Sport : Keine Killer, keine Künstler

Peter von Becker

bedauert die weiche Welle im deutschen Sport Viele Male ist sie Mittwochnacht in Hamburg am Kopf des Weltmeisters gelandet: die rechte Faust von Luan Krasniqi. Doch der amerikanische Schwergewichts-Champ Lamon Brewster hat jede Attacke weggesteckt – und in der achten und neunten Runde zurückgeschlagen. Zugeschlagen. Das klang dann nicht mehr wie das schweißspritzende Aufklatschen der Krasniqi-Faust. Es waren ein paar trockene, krachende Hiebe, die den größer gewachsenen und insgesamt austrainierter wirkenden Herausforderer aus Rottweil von den Beinen rissen.
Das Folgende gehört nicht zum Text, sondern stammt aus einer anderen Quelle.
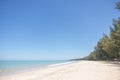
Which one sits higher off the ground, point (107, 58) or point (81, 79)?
point (107, 58)

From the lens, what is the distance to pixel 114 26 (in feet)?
148

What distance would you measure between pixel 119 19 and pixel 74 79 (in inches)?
1109

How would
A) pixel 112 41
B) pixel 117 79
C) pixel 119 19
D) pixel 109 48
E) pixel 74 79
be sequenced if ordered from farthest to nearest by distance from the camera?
1. pixel 109 48
2. pixel 112 41
3. pixel 119 19
4. pixel 74 79
5. pixel 117 79

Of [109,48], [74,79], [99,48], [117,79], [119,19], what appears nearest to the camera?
[117,79]

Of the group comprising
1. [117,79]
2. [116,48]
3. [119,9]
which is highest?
[119,9]

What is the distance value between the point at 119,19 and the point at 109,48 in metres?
10.4

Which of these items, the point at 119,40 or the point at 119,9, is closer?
the point at 119,9

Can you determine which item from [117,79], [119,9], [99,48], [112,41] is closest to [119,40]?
[112,41]

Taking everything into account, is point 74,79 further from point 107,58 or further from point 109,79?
point 107,58

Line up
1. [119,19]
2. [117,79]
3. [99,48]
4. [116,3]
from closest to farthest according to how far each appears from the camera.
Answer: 1. [117,79]
2. [116,3]
3. [119,19]
4. [99,48]

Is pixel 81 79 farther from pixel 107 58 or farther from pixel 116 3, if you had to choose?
pixel 107 58

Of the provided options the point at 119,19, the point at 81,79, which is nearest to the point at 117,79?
the point at 81,79

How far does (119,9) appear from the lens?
3198 centimetres

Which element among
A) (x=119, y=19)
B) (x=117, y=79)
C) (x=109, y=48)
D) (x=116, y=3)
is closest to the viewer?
(x=117, y=79)
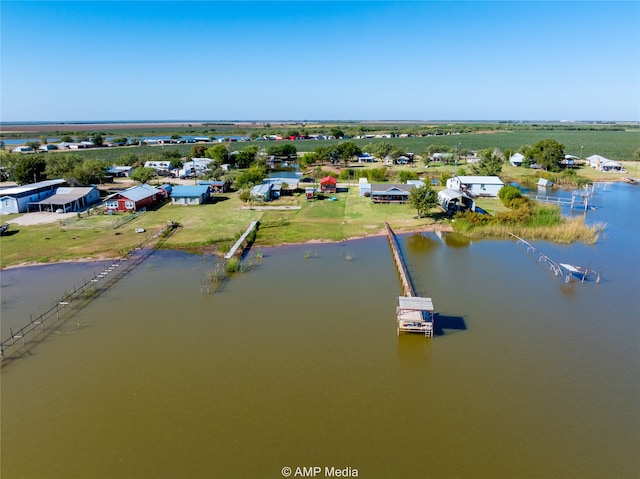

Da sah, da spürte jeder den alles entscheidenden Unterschied. Der Titelverteidiger, der gleich nach dem Kampf zum sanften, Gott dankenden Christenmensch wurde, er hatte im Fight den wahren Killer-Instinkt.

Diese Fähigkeit zum „tödlichen“, sprich: ausknockenden Punch besaß einst auch der liebenswerte Max Schmeling, dessen 100. Geburtstag mit dem Hamburger WM-Spektakel gefeiert wurde. Der aus dem Kosovo stammende Rottweiler Krasniqi aber erwies sich – ungeachtet seines Muts und seines kämpferischen Charmes – in der größten Stunde: als Weichschläger. Wie einst Henry Maske oder Axel Schulz. Kraftstrotzende Kerle waren sie, doch eher Punktsieger als K.o.-Künstler. Verbrämend nennt man sie „Gentleman-Boxer“ – das gilt im Grunde auch für die Klitschko-Brüder. Denn sie alle haben ihn nicht, den Killer-Instinkt. Das mag zivilisatorisch ein Fortschritt sein, doch an der Kultur des Boxens, in der nun mal ein archaischer Kern steckt, geht es vorbei.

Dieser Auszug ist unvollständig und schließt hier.